Note: since April 2024, this marker has been listed as "Out for Repair".

===48. General John Stark 1728–1822===
Town of Derry
"Rogers' Ranger and Revolutionary hero, served at Bunker Hill and in Washington's New Jersey campaign of 1776-77, and commanded the American militia which decisively defeated two detachments of Burgoyne's army near Bennington, Vermont, August 16, 1777. A stone marks his birthplace on Stark Road, six-tenths of a mile easterly on Lawrence Road."

===49. Hannah Dustin 1657–1737===
Town of Boscawen
"Famous symbol of frontier heroism. A victim of an Indian raid in 1697, on Haverhill, Massachusetts, whence she had been taken to a camp site on the nearby island in the river. After killing and later scalping ten Indians, she and two other captives, Mary Neff and Samuel Lennardson, escaped down the river to safety."

Note: this marker was erected in 1967.

===50. Oyster River... is Layd Waste===
Town of Durham

This marker has different text on each side:

"On July 18, 1694, a force of 250 Wabanaki, principally Norridgewocks and Penobscots led by Bomazeen and Madockawando, attacked the village of Oyster River. The French persuaded them to break the 1693 Pemaquid Treaty to continue the French war against the English, known as King William's War. Prior to the peace treaty, the Wabanaki had been fighting the English over land encroachment and on behalf of the French, who had no militia. The surprise was complete. More than 100 residents were killed or taken away and most buildings burnt. 'Oyster River ... is layd waste' read the dispatch sent to Boston."

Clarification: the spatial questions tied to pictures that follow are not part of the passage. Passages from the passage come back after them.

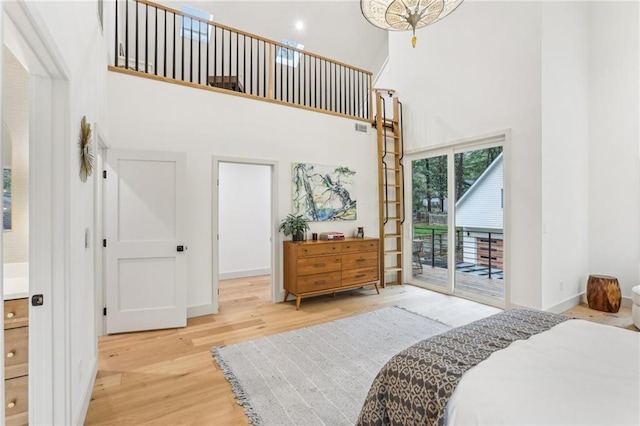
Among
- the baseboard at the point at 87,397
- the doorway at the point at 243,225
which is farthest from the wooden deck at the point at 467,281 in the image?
the baseboard at the point at 87,397

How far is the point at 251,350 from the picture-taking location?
113 inches

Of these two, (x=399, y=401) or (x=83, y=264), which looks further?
(x=83, y=264)

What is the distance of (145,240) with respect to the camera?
11.0 ft

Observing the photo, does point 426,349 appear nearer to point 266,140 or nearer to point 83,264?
point 83,264

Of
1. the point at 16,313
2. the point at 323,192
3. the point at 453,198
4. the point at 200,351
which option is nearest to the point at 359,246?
the point at 323,192

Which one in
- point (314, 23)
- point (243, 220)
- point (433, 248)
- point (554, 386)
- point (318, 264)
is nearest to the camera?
point (554, 386)

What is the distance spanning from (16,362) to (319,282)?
305cm

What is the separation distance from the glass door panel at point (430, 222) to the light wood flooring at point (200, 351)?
0.40 m

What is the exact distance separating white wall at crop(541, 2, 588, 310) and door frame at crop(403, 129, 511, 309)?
0.40m

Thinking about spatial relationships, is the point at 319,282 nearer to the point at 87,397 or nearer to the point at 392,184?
the point at 392,184

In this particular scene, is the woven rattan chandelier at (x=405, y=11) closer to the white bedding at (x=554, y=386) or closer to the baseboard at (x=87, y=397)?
the white bedding at (x=554, y=386)

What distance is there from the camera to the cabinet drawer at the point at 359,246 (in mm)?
4453

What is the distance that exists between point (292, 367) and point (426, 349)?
1.52 metres

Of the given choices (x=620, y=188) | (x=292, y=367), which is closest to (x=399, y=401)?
(x=292, y=367)
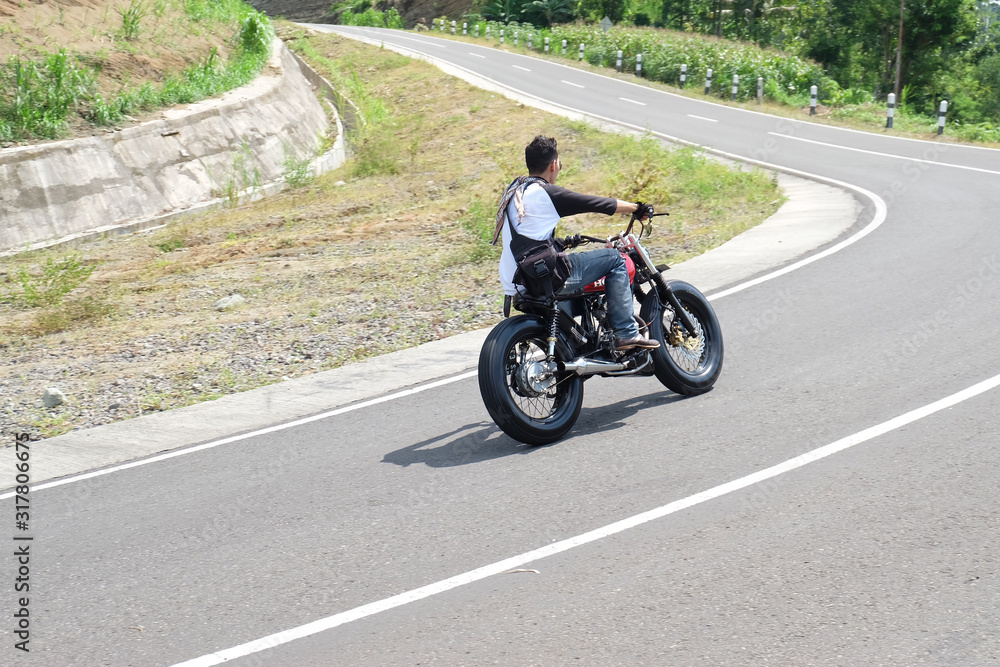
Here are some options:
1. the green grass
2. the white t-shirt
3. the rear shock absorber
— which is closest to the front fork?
the white t-shirt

Truth and reconciliation are ongoing."

Note: This marker originally had a different title, "Oyster River Massacre", and different text. (Note: The original wording on the marker was: "On July 18, 1694, a force of about 250 Indians under command of the French soldier, de Villieu, attacked settlements in this area on both sides of the Oyster River, killing or capturing approximately 100 settlers, destroying five garrison houses and numerous dwellings. It was the most devastating French and Indian raid in New Hampshire during King William's War.") Starting in 2022, the marker was listed as "Out for Repair" by the New Hampshire Division of Historical Resources. In May 2024, it was reported that "the state’s Commission on Native American Affairs had flagged the sign’s language as problematic and suggested revising it." New wording, as listed above, was reported to be in place by early January 2026; the location of the marker was also changed.